Renombra "televisor" como "ordenador" y copia el fragmento del texto sobre las series desde "No soy ningún" hasta "televisor de casa.", ambos incluidos.

TEXTO DEL DOCUMENTO
-------------------------
No soy ningún apasionado de las series. Salvo excepciones no resisto más allá de dos o tres temporadas. Después de una docena de capítulos suelo advertir las costuras de sus argumentos y todo se me presenta reiterativo. Lo he intentado incluso con algunas de las catedrales de este rincón del universo sin demasiado éxito. Me sucedió hace no mucho con The Wire (David Simon, 2002) y con Mad Men (Matthew Weiner, 2007). Tras el gran nivel de sus arranques se me vinieron abajo y las terminé abandonando en algún lugar de ese limbo tan oscuro que es el televisor de casa.
-------------------------
Datos de preguntas de razonamiento espacial
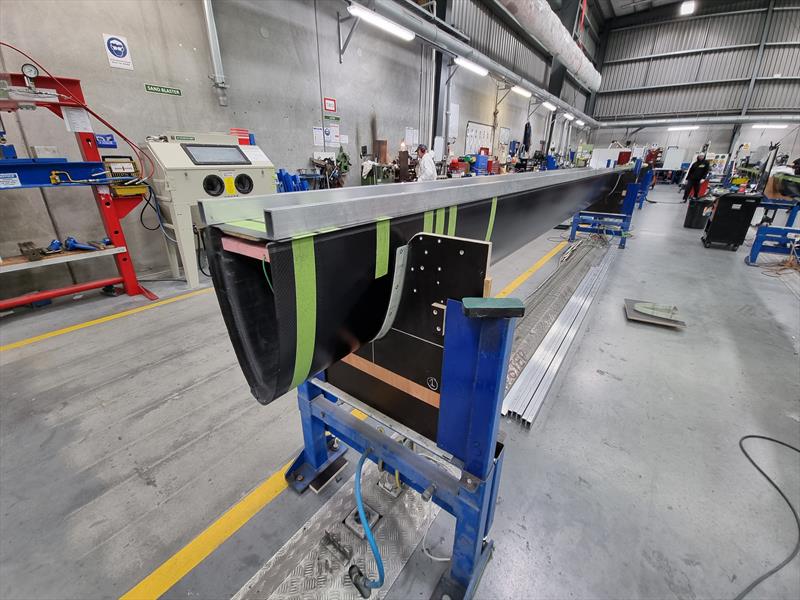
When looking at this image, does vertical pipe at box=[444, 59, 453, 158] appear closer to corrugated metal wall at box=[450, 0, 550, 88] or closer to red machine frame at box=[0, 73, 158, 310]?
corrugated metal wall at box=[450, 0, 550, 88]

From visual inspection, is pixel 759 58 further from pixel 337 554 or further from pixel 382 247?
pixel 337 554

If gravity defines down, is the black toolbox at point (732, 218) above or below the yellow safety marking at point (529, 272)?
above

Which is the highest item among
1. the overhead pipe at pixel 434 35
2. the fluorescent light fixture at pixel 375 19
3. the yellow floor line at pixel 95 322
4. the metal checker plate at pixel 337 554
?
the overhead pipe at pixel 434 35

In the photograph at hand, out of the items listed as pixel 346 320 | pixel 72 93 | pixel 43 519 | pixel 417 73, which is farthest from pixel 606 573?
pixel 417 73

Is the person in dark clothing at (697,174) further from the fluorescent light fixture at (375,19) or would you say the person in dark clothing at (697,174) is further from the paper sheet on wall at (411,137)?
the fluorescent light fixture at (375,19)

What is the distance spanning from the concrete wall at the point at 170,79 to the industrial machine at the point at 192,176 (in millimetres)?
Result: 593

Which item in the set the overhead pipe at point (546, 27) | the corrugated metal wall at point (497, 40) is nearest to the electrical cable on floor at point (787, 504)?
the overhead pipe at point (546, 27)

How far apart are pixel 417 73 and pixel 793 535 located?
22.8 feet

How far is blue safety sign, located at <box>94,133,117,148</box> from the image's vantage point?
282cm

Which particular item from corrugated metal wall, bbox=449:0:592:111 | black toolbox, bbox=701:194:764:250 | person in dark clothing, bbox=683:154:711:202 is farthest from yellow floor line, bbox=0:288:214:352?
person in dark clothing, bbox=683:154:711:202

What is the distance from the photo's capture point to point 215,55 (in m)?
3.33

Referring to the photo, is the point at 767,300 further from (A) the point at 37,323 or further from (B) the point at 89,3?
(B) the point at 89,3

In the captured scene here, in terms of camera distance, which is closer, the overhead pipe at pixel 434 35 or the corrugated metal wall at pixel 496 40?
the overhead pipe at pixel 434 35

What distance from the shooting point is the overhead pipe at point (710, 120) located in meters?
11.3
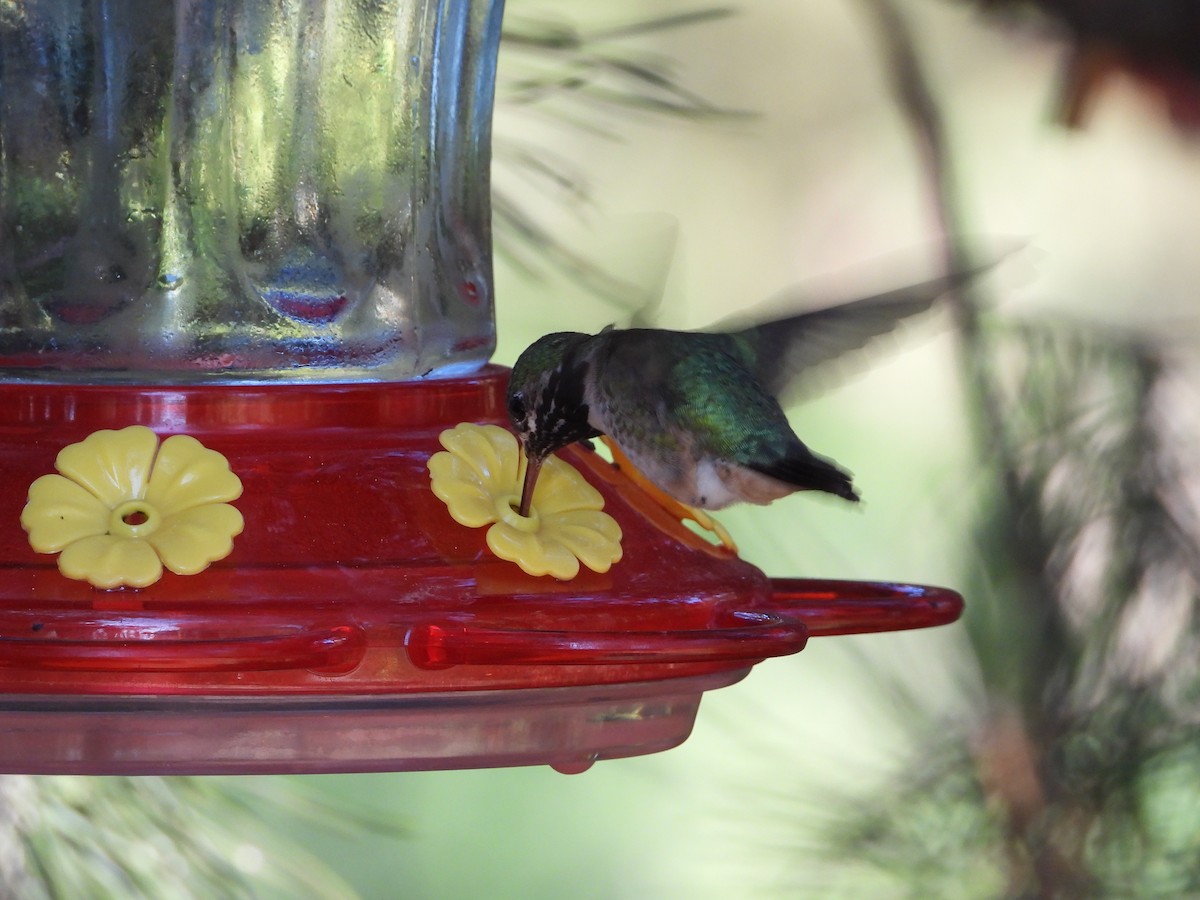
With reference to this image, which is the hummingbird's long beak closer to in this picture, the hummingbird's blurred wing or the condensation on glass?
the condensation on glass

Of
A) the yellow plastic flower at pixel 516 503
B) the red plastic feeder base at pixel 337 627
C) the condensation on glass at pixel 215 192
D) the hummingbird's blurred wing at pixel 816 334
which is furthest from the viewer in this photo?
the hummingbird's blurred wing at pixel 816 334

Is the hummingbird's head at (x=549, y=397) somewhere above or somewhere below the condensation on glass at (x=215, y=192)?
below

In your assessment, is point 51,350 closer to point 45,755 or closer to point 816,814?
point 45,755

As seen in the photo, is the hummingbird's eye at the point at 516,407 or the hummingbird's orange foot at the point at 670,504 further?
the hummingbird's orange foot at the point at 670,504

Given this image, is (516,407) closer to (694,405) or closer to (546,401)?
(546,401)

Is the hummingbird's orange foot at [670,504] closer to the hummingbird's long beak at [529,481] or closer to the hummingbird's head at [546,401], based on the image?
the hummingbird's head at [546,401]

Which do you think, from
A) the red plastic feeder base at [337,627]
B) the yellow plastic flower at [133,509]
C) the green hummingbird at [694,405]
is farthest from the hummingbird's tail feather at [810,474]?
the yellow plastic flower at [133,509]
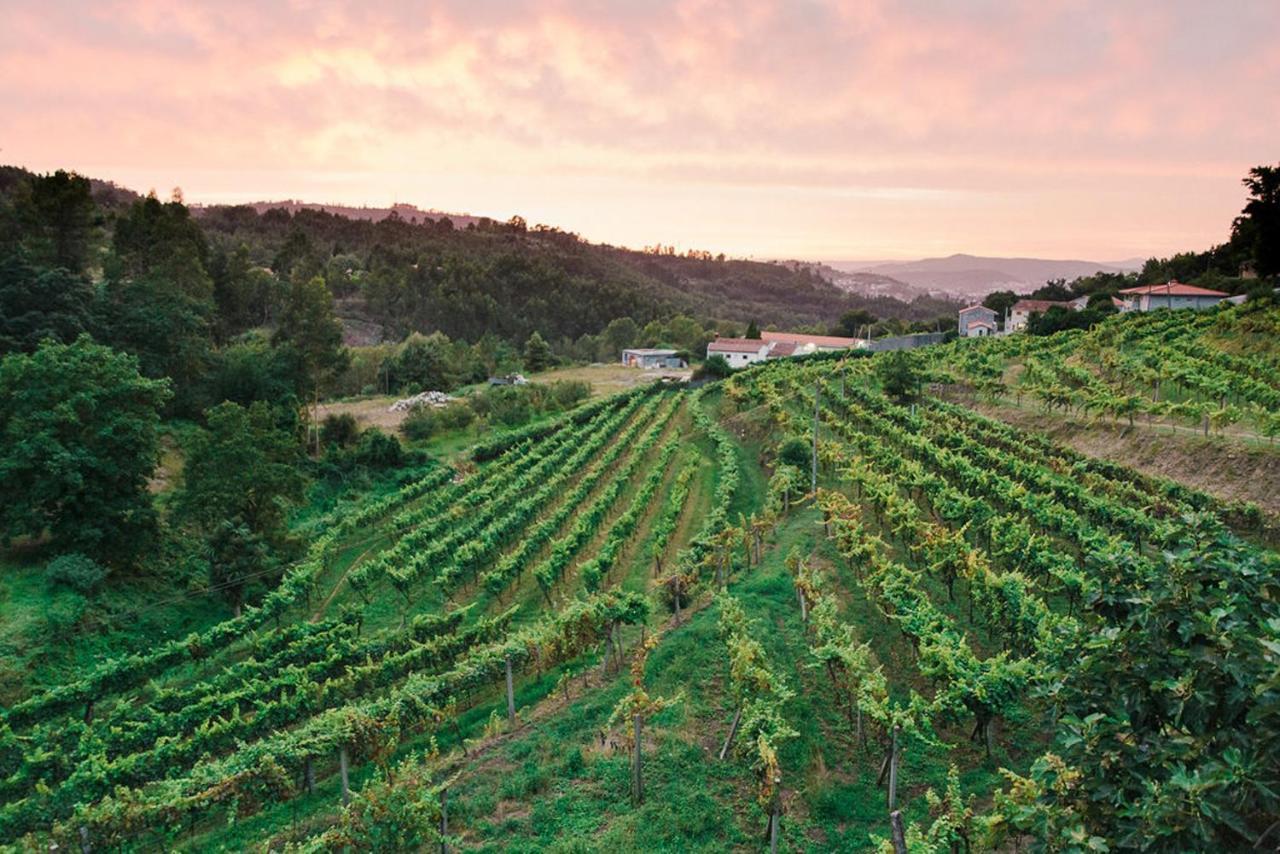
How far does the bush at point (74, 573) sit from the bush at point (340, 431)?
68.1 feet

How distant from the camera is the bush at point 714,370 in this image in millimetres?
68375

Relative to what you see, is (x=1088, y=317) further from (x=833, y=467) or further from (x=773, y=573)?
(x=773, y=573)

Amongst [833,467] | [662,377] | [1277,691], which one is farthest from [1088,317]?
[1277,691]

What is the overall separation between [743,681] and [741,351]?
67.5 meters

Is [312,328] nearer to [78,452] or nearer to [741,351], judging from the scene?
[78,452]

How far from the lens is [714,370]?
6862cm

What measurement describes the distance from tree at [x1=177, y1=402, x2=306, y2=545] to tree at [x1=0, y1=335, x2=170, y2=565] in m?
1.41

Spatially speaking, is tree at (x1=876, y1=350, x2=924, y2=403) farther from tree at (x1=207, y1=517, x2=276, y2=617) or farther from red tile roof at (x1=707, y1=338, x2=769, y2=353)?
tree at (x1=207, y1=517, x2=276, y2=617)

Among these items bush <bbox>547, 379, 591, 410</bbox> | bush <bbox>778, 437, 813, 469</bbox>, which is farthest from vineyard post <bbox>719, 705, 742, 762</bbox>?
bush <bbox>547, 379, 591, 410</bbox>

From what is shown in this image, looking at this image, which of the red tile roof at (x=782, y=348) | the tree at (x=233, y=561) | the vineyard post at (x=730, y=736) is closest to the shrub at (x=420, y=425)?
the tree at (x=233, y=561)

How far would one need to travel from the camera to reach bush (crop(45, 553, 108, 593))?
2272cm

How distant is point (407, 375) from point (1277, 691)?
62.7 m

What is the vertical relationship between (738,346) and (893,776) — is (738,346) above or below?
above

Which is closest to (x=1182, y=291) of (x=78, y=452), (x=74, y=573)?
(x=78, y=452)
-------------------------
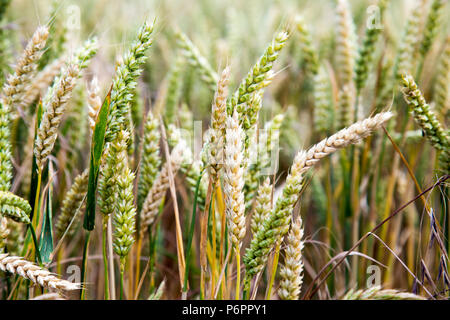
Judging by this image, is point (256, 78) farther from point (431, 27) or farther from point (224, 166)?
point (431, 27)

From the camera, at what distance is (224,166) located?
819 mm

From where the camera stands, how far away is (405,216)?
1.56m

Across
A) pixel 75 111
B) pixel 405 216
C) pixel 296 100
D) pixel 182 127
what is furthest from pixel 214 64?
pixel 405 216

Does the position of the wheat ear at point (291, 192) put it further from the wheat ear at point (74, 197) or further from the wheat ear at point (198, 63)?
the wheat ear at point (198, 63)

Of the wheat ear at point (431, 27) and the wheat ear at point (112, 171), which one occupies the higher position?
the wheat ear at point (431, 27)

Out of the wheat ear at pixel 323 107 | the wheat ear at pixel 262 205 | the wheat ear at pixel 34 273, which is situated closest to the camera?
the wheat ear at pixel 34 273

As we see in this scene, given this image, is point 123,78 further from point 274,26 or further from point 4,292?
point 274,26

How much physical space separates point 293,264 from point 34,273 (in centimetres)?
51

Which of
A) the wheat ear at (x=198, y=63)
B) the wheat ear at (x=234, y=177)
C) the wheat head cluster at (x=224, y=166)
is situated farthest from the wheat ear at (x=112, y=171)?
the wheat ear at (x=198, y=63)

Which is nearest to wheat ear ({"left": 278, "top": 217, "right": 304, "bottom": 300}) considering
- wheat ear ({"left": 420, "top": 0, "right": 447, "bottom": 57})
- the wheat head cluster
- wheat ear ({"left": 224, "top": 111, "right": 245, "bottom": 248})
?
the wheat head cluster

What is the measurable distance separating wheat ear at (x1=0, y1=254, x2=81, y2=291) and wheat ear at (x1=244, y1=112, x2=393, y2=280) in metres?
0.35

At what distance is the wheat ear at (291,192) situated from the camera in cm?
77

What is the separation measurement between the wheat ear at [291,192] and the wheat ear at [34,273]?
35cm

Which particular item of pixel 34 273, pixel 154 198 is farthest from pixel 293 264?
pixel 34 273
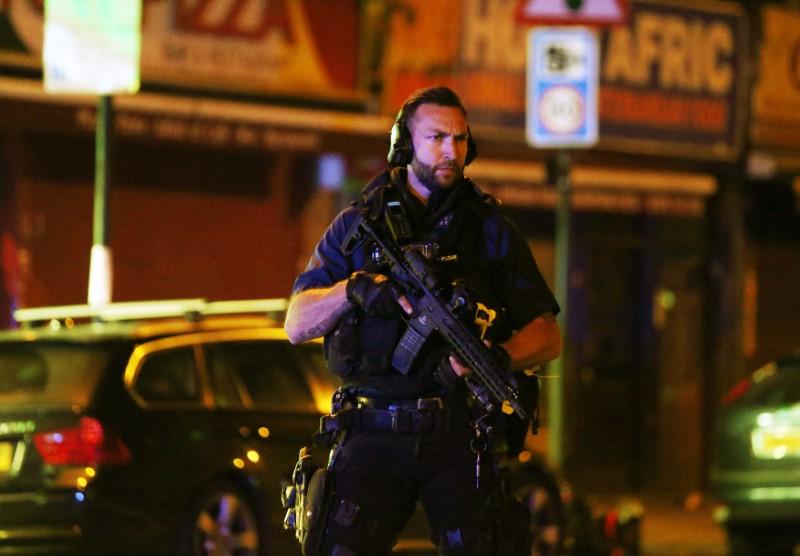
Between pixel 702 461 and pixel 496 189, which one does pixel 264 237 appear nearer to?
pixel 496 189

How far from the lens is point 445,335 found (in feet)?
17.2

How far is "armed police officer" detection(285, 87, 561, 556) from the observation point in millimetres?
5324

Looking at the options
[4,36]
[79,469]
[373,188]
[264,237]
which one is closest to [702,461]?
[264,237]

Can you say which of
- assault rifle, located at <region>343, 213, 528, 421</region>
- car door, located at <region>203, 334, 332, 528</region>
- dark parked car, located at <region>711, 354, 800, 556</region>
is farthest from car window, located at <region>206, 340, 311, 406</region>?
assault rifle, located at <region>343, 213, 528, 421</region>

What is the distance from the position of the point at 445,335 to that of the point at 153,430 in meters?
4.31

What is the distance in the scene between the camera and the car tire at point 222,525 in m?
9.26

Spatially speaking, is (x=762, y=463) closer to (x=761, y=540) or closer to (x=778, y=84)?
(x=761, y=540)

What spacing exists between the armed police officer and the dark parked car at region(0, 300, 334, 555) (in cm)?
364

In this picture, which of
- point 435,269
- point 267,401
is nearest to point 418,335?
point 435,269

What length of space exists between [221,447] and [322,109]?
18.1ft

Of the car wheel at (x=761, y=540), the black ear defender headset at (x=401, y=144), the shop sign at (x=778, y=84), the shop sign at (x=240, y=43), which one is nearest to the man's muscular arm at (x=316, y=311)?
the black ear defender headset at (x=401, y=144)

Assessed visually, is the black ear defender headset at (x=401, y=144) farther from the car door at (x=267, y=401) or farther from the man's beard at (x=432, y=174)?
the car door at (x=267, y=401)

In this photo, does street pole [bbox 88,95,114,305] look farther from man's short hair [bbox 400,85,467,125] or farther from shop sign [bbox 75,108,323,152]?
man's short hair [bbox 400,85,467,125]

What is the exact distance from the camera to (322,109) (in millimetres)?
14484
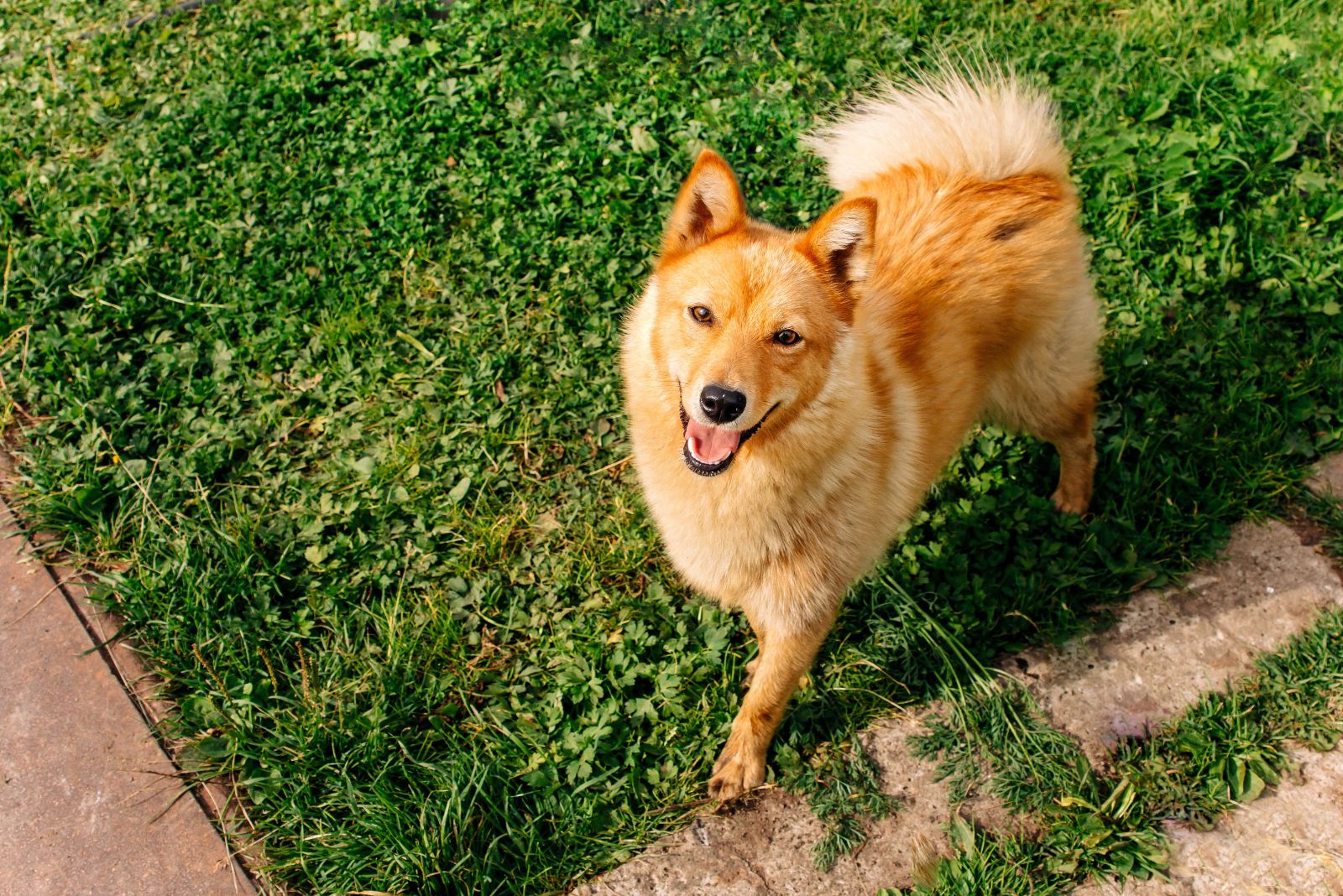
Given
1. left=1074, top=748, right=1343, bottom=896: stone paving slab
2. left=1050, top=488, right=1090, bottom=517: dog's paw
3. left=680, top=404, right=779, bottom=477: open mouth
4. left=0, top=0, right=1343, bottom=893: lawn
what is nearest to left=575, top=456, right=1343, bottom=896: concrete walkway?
-------------------------
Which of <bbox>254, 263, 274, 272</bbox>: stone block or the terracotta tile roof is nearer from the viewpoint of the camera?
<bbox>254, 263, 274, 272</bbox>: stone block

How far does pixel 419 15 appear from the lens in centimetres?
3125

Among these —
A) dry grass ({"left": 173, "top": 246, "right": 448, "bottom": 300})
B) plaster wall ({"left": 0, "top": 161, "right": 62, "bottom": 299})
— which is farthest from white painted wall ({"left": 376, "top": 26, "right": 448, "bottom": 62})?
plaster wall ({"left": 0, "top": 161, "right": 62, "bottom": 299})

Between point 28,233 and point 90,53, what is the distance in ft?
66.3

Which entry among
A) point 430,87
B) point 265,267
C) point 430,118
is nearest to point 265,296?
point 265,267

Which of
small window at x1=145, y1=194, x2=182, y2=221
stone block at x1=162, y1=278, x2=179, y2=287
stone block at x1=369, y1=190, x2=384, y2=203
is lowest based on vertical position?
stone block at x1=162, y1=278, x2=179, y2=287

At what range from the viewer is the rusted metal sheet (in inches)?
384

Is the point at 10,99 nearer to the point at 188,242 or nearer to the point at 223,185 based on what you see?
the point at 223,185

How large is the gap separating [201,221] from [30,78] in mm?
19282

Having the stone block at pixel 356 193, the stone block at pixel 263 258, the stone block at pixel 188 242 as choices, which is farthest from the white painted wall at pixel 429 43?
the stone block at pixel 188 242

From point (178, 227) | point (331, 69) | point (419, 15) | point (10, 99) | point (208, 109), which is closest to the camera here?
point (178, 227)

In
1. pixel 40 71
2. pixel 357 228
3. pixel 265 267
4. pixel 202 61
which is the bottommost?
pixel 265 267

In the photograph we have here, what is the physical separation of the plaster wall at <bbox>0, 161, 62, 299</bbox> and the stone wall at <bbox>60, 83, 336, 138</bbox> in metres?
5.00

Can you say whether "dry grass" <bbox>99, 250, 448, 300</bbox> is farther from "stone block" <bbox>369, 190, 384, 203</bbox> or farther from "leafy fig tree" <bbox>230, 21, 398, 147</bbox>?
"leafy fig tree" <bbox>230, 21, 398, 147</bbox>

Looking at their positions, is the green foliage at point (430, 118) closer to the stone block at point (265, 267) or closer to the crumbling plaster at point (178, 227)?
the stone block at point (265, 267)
-------------------------
SOLUCIÓN DEL EJERCICIO
No soy ningún apasionado de las series. Salvo excepciones no resisto más allá de dos o tres temporadas. Después de una docena de capítulos suelo advertir las costuras de sus argumentos y todo se me presenta reiterativo. Lo he intentado incluso con algunas de las catedrales de este rincón del universo sin demasiado éxito. Me sucedió hace no mucho con The Wire (David Simon, 2002) y con Mad Men (Matthew Weiner, 2007). Tras el gran nivel de sus arranques se me vinieron abajo y las terminé abandonando en algún lugar de ese limbo tan oscuro que es el ordenador de casa.